The urban hubs with mass migration providing services to the elites are a suicide pact that this country can’t afford anymore. And we can’t afford to outsource manufacturing to corrupt foreign oligarchies that in a crisis will prioritize getting medical equipment and drugs to their people, not to our own.
The Obama administration invested endless billions in the green energy obsessions of urban residents. It’s now time to invest in the domestic manufacturing that, unlike solar panels, they actually need, even if they refuse to admit it until health care professionals are dying because of a lack of N95 masks.
Many European countries don’t have the space or scope to expand instead of contracting. The United States has vast territories and frontiers that are going unused because we have contracted to the coasts. The technology that could enable us to spread out is instead being used to further contract the country.
The United States has the resources and the territories to become the factory of the world once again.

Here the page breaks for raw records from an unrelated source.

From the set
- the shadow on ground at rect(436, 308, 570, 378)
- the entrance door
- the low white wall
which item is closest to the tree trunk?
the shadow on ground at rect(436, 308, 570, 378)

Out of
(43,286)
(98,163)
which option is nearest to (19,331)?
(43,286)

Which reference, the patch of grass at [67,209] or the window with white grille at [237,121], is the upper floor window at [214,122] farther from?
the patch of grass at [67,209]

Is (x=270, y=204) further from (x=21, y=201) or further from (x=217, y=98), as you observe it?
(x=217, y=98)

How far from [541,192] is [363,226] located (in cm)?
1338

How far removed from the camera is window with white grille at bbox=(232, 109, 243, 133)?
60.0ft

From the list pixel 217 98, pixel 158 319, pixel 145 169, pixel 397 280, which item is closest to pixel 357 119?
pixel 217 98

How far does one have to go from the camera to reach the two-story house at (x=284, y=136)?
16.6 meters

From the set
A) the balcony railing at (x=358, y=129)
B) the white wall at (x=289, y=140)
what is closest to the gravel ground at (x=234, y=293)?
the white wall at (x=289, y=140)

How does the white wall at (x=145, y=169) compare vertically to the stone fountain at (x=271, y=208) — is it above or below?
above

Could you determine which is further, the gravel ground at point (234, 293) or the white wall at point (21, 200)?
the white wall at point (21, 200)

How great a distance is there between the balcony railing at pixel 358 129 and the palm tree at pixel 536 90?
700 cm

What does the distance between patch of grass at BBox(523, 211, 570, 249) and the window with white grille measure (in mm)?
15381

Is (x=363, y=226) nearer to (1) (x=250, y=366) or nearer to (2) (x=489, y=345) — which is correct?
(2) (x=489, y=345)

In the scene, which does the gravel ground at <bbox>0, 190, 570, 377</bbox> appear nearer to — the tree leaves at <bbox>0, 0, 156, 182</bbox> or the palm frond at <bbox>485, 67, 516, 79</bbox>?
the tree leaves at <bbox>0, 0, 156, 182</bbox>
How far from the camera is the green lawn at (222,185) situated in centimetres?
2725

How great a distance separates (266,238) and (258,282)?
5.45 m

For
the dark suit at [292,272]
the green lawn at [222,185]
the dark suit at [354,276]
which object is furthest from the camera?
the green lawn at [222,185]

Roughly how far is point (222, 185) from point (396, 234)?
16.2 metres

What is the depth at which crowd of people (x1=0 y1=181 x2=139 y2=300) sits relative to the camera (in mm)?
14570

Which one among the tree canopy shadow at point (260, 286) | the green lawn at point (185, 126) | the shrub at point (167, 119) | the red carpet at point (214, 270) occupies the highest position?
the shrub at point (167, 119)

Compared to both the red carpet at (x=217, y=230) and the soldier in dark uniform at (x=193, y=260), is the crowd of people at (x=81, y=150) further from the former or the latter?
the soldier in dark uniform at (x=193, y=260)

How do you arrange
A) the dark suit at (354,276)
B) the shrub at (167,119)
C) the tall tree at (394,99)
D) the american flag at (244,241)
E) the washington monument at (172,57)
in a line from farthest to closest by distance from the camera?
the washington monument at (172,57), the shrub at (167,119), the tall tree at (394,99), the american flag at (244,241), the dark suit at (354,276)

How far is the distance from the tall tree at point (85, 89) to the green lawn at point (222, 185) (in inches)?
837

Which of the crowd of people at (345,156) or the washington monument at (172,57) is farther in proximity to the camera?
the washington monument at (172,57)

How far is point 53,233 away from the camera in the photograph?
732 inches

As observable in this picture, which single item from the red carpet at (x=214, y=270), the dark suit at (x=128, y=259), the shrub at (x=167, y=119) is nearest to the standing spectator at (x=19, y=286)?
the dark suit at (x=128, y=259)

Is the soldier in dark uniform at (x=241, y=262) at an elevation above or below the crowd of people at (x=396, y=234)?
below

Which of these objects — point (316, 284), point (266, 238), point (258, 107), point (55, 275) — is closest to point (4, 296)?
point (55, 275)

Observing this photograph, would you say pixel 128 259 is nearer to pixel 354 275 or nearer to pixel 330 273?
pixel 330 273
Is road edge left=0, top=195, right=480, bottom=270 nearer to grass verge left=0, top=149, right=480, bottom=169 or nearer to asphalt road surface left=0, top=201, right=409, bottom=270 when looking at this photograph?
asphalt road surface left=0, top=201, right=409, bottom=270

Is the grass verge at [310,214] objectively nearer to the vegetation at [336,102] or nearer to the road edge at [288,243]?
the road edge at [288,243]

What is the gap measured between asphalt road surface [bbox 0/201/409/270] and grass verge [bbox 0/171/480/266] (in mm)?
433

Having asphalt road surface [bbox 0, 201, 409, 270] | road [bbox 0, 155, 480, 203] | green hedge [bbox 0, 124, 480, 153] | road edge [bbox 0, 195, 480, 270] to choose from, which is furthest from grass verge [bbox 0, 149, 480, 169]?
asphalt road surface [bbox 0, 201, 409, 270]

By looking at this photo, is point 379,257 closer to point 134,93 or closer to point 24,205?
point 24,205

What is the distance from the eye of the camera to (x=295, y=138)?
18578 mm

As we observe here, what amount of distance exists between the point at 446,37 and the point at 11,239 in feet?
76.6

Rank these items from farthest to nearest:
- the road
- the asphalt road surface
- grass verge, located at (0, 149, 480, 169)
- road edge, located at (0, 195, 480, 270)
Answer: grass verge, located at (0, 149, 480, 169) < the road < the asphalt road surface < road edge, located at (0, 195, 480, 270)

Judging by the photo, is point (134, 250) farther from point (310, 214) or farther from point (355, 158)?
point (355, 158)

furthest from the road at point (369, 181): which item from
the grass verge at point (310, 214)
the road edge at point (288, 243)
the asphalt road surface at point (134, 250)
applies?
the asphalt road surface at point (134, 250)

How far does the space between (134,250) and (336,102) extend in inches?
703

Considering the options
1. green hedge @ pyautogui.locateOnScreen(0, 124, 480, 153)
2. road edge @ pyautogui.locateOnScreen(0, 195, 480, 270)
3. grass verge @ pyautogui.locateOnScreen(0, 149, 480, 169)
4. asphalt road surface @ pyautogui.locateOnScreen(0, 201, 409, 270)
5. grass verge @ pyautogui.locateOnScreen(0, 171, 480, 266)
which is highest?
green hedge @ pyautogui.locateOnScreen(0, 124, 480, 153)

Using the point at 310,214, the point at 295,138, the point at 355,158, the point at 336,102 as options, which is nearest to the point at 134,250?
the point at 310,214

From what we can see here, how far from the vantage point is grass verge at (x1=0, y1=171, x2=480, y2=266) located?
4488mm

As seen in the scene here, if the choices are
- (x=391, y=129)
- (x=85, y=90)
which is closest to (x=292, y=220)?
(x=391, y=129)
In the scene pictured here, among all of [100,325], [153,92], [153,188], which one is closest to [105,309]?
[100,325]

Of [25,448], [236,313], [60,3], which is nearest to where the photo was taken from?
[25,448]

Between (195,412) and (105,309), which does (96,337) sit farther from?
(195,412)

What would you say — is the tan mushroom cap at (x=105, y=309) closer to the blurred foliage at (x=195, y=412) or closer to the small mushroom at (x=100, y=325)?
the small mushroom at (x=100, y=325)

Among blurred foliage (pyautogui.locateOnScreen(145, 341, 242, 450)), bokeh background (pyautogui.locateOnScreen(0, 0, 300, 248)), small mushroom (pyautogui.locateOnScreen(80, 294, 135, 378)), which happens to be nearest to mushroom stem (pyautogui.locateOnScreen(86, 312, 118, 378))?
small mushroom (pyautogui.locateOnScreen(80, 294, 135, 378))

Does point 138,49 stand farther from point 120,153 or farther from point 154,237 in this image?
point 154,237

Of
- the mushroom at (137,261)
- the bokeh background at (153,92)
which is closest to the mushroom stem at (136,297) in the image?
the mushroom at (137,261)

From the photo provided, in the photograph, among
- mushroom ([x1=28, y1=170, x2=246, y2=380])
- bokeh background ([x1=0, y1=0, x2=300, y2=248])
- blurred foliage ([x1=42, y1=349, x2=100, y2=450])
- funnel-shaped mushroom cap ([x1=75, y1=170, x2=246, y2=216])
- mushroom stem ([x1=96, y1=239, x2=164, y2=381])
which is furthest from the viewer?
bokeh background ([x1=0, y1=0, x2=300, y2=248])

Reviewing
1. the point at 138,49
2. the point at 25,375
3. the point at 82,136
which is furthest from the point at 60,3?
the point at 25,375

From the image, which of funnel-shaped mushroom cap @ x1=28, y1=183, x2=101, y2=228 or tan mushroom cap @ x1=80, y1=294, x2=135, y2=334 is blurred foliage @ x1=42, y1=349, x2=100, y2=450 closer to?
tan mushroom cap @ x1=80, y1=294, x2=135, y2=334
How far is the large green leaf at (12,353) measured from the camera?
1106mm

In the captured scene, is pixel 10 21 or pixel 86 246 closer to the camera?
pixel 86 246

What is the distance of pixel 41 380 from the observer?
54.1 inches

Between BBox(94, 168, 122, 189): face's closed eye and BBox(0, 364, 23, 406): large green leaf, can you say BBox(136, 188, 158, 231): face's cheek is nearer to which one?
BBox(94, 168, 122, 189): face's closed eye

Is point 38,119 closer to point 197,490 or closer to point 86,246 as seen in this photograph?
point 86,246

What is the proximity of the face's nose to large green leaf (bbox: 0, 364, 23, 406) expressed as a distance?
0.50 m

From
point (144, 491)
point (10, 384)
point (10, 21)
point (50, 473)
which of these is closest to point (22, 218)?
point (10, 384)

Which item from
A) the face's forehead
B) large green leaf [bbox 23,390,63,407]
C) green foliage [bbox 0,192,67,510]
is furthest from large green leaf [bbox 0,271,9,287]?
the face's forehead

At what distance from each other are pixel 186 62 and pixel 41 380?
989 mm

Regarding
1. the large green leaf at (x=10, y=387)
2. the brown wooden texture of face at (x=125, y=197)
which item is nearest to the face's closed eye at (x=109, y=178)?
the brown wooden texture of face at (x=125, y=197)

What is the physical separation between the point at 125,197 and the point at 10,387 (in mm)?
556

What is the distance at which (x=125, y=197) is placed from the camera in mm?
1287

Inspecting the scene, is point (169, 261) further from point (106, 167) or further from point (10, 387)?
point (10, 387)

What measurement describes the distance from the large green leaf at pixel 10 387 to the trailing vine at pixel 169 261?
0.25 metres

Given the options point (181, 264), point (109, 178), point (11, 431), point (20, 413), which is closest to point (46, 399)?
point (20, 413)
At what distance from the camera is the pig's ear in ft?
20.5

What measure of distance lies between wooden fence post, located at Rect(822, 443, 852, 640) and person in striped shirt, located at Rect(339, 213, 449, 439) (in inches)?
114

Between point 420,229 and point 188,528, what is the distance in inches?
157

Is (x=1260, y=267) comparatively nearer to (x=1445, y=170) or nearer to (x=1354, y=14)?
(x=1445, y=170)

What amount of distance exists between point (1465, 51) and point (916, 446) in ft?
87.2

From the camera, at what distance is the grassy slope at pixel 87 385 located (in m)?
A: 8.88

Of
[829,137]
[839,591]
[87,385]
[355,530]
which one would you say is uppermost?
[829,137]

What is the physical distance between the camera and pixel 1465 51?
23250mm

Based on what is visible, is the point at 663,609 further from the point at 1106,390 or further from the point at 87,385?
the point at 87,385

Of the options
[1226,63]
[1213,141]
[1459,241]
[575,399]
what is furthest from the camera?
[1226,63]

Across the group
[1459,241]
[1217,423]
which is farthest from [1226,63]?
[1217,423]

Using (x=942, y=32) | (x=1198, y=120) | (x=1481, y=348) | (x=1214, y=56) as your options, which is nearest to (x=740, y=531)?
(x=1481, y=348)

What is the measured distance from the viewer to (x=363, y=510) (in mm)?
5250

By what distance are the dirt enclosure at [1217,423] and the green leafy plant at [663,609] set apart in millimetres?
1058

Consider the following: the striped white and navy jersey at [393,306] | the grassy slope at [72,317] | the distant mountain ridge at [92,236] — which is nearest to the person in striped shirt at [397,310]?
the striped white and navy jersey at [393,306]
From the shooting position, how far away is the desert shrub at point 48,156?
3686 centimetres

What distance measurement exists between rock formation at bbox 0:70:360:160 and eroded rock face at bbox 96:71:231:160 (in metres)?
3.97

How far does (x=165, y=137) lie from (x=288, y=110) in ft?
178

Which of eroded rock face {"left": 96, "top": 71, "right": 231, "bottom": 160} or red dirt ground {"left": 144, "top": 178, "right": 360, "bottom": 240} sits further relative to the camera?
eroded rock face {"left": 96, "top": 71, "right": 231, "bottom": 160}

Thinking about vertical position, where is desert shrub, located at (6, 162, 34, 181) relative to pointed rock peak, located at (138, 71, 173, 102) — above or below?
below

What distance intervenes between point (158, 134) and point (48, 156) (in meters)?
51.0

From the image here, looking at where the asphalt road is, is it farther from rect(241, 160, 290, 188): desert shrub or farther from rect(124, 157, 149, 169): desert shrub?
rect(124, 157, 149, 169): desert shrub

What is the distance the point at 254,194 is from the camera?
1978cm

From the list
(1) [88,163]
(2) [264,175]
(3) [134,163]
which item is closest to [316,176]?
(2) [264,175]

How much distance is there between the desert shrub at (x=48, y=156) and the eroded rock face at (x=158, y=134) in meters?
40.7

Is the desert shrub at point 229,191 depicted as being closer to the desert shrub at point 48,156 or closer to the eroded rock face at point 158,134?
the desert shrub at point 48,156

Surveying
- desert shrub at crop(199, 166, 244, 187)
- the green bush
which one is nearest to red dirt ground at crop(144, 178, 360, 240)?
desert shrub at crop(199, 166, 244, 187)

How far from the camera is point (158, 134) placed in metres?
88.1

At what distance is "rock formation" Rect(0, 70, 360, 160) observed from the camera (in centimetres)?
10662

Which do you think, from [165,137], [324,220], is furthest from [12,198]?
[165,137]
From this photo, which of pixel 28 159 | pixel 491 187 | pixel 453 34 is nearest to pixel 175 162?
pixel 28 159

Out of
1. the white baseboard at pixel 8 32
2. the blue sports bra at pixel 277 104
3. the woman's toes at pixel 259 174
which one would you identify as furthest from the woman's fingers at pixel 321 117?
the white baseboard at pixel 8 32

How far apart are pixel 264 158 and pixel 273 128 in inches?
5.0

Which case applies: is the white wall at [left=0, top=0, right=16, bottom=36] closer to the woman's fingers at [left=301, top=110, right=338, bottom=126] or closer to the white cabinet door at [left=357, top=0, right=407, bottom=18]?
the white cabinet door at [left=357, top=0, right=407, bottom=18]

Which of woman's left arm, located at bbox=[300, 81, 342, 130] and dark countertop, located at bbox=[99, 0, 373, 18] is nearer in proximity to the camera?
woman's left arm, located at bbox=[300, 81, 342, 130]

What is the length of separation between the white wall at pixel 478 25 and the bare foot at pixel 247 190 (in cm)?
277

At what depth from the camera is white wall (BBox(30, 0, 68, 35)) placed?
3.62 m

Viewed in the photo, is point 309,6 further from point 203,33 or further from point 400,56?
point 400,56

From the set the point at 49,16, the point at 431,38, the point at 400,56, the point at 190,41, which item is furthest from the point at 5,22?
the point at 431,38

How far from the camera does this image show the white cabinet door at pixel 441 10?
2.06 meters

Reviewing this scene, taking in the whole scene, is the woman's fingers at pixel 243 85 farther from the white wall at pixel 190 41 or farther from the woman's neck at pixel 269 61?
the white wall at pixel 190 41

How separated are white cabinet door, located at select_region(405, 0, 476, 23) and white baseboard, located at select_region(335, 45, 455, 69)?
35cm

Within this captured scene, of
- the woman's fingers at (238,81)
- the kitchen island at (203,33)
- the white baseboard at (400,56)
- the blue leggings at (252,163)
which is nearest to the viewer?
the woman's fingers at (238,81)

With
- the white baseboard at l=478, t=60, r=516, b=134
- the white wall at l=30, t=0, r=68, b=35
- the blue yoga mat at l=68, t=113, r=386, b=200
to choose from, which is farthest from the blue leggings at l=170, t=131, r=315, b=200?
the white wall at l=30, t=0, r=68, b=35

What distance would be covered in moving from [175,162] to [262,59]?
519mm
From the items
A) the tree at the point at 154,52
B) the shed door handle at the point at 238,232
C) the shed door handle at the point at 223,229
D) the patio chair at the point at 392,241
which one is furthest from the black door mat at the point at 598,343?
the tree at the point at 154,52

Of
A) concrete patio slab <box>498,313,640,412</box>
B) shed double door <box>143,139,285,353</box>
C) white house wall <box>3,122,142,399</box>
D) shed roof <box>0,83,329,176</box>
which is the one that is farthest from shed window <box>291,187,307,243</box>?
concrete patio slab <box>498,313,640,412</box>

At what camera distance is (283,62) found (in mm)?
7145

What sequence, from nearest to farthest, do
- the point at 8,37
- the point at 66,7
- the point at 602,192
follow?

If we are going to survive the next pandemic, that is what we need to do. Stockpiling equipment against the next crisis is an insufficient answer because the next crisis may not be a pandemic. After the Swine Flu outbreak, states rushed to build up supplies of masks and ventilators, and then disposed of them.
That’s human nature.
Domestic manufacturing gives us the flexibility to adapt to meet the demands of each new crisis. Without that ability, we always going to have to stockpile everything on the chance we may need it.
Interdependence and independence are two possible responses to the pandemic.
The official word is that we need to double down on interdependence: on global networks, on multinational organizations, on international supply chains, and mass migration. That’s the same globalism that got us into this mess, and that will leave us weaker, more vulnerable, and no wiser.
The alternative is to pursue independence, personal and national freedom with strong borders, local manufacturing, national defenses, and personal property for a great culture of prosperity.
This is how we get there.
If we learn the lessons of the pandemic, we will be hardened against the next one. If we don’t, we’ll make the same mistakes all over again. And we’ll emerge weaker, poorer, and more globalized.
The coronavirus is an opportunity to build a greater and stronger nation. We should not waste it.